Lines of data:
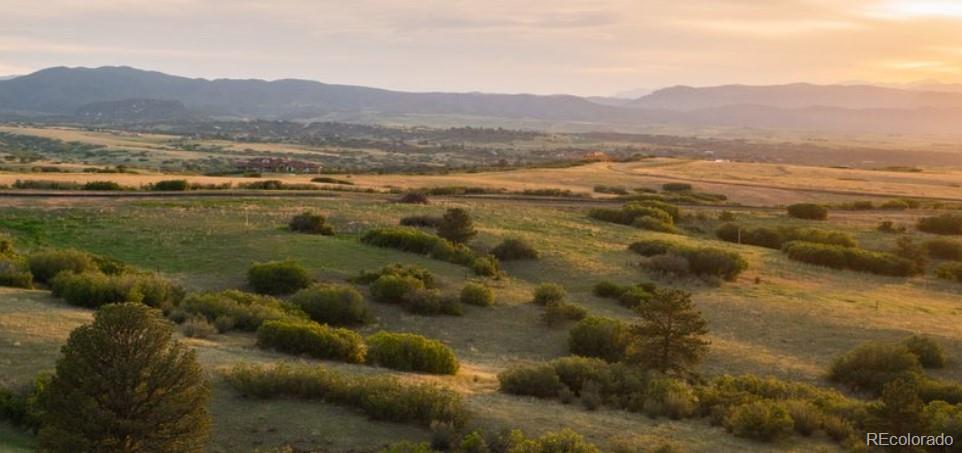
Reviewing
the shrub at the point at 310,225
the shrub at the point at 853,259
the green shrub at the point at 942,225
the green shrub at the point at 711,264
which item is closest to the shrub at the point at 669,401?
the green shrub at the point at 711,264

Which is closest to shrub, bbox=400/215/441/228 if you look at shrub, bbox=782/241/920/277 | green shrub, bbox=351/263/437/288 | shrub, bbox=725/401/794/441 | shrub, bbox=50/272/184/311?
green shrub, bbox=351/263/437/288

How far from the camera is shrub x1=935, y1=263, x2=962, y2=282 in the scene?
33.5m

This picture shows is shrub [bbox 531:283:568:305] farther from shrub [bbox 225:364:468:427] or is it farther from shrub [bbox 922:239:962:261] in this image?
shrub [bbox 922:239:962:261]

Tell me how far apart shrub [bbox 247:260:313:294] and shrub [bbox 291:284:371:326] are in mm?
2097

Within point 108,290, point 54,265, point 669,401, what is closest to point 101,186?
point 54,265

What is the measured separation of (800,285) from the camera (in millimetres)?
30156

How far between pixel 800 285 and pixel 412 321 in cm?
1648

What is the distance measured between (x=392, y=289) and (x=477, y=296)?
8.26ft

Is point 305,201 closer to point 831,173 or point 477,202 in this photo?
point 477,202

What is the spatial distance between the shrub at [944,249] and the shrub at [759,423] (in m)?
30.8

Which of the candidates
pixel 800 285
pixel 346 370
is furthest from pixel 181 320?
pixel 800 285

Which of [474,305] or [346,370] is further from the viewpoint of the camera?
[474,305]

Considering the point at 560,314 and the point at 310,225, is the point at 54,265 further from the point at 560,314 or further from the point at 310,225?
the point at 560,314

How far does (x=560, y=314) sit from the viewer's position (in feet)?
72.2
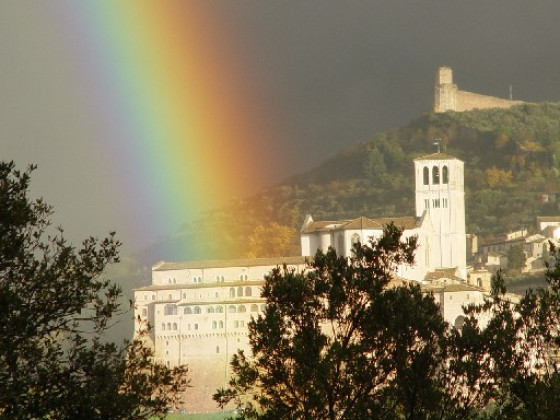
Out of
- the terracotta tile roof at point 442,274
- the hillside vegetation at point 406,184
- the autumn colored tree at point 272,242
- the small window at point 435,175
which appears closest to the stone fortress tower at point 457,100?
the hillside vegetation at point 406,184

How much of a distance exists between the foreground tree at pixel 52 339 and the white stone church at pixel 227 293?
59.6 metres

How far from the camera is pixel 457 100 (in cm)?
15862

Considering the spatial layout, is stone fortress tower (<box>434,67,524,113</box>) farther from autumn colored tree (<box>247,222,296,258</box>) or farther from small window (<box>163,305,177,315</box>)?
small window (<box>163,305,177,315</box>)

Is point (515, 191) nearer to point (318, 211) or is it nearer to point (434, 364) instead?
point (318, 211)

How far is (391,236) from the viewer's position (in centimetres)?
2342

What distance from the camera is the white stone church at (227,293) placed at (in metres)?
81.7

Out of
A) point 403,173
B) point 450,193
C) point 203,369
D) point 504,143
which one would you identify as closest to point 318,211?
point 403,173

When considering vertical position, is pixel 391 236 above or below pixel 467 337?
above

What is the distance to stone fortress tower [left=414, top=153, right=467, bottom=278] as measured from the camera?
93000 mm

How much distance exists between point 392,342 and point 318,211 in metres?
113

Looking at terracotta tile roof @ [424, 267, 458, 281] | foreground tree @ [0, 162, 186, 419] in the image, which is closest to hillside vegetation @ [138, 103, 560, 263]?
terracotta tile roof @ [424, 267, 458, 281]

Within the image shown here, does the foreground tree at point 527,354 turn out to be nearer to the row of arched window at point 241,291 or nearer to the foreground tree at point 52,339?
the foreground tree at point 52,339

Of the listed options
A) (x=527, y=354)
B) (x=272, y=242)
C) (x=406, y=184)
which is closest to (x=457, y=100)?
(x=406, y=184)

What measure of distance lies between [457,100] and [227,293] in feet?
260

* Given exercise
Output only the lines running from the line with "How much of" through the final line of the data, inclusive.

* Exercise answer
How much of a distance exists between the foreground tree at pixel 52 339 and the white stone church at pixel 227 293?
59.6 metres

How far from the camera is pixel 457 100 (in cm)?
15862

Considering the spatial layout, is stone fortress tower (<box>434,67,524,113</box>) farther from autumn colored tree (<box>247,222,296,258</box>) or farther from small window (<box>163,305,177,315</box>)?
small window (<box>163,305,177,315</box>)

Is point (515, 191) nearer to point (318, 211) or is it nearer to point (434, 364) instead?
point (318, 211)

How far is (391,236) from the viewer's position (in centimetres)?
2342

What distance from the camera is the white stone church at (227,293) placed at (in metres)?
81.7

Out of
A) point 403,173
B) point 450,193
C) point 203,369
D) point 504,143
which one would you identify as closest to point 318,211?
point 403,173

When considering vertical position, is pixel 391 236 above or below pixel 467 337?
above

What is the distance to stone fortress tower [left=414, top=153, right=467, bottom=278] as measured from the camera?
93000 mm

How much distance exists between point 392,342 and point 318,211 in metres?
113

Looking at terracotta tile roof @ [424, 267, 458, 281] | foreground tree @ [0, 162, 186, 419] in the image, which is closest to hillside vegetation @ [138, 103, 560, 263]?
terracotta tile roof @ [424, 267, 458, 281]

Within the image shown here, does the foreground tree at point 527,354 turn out to be nearer to the row of arched window at point 241,291 or nearer to the foreground tree at point 52,339?
the foreground tree at point 52,339

Of the listed options
A) (x=527, y=354)
B) (x=272, y=242)
C) (x=406, y=184)
which is closest to (x=457, y=100)?
(x=406, y=184)

What measure of distance lies between [457,100] and [227,293] in feet?
260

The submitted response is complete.